Andere vergleichbare Staaten wie Finnland, Schweden und bis zu einem gewissen Grad auch die Schweiz beschäftigen sich seit einem Jahr extrem intensiv mit dieser Thematik, überdenken grundsätzlich bisherige Dogmen und haben ihre Politik zum Teil komplett neu aufgesetzt, etwa durch den geplanten Nato-Beitritt der beiden bisher blockfreien nordischen Staaten. In Österreich hingegen haben nahezu alle Parteien eine schwere Betonplatte über das Thema geschoben. Während etwa das finnische Parlament jüngst mit 180 zu 20 Stimmen für den Nato-Beitritt votierte, fand im österreichischen Nationalrat noch nicht einmal eine Debatte darüber statt. Das Thema existiert einfach nicht. Und das ist gar nicht gut so.

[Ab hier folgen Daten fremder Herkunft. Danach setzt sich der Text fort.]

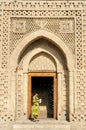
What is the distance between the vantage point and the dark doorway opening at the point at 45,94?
10.6 metres

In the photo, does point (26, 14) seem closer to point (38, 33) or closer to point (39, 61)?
point (38, 33)

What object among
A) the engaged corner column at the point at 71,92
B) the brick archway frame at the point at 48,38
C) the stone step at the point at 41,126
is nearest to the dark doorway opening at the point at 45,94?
the engaged corner column at the point at 71,92

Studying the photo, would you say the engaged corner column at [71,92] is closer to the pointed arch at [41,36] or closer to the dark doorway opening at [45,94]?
the pointed arch at [41,36]

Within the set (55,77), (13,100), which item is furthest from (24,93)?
(55,77)

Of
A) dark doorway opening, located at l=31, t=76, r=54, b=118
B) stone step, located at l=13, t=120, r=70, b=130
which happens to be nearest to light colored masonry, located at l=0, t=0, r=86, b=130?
stone step, located at l=13, t=120, r=70, b=130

Grundsätzlich hat Österreich drei Optionen: Die erste wäre der Nato-Beitritt unter gleichzeitiger Aufgabe der Neutralität, die im Ernstfall ohnehin ein Muster ohne Wert wäre - die bei weitem vernünftigste Lösung, weil sie ein Optimum an Sicherheit gewährleisten und endlich Schluss machen würde mit der unwürdigen sicherheitspolitischen Trittbrettfahrerei.
Möglich wäre aber auch zweitens eine militärische Hochrüstung der Republik etwa in der Größenordnung der Schweiz, die gerade drei Dutzend supermoderne Kampfflugzeuge F-35 für schlanke 7 Milliarden Euro gekauft hat und auch sonst nicht gerade an ihrer Armee spart. Das hätte, anders als die österreichische Massenillusion Neutralität, tatsächlich eine gewisse abschreckende Wirkung. Der Nachteil: Die Kosten wären gleich oder eher noch höher als beim Nato-Beitritt, die Sicherheit mangels Beistandsverpflichtung hingegen geringer.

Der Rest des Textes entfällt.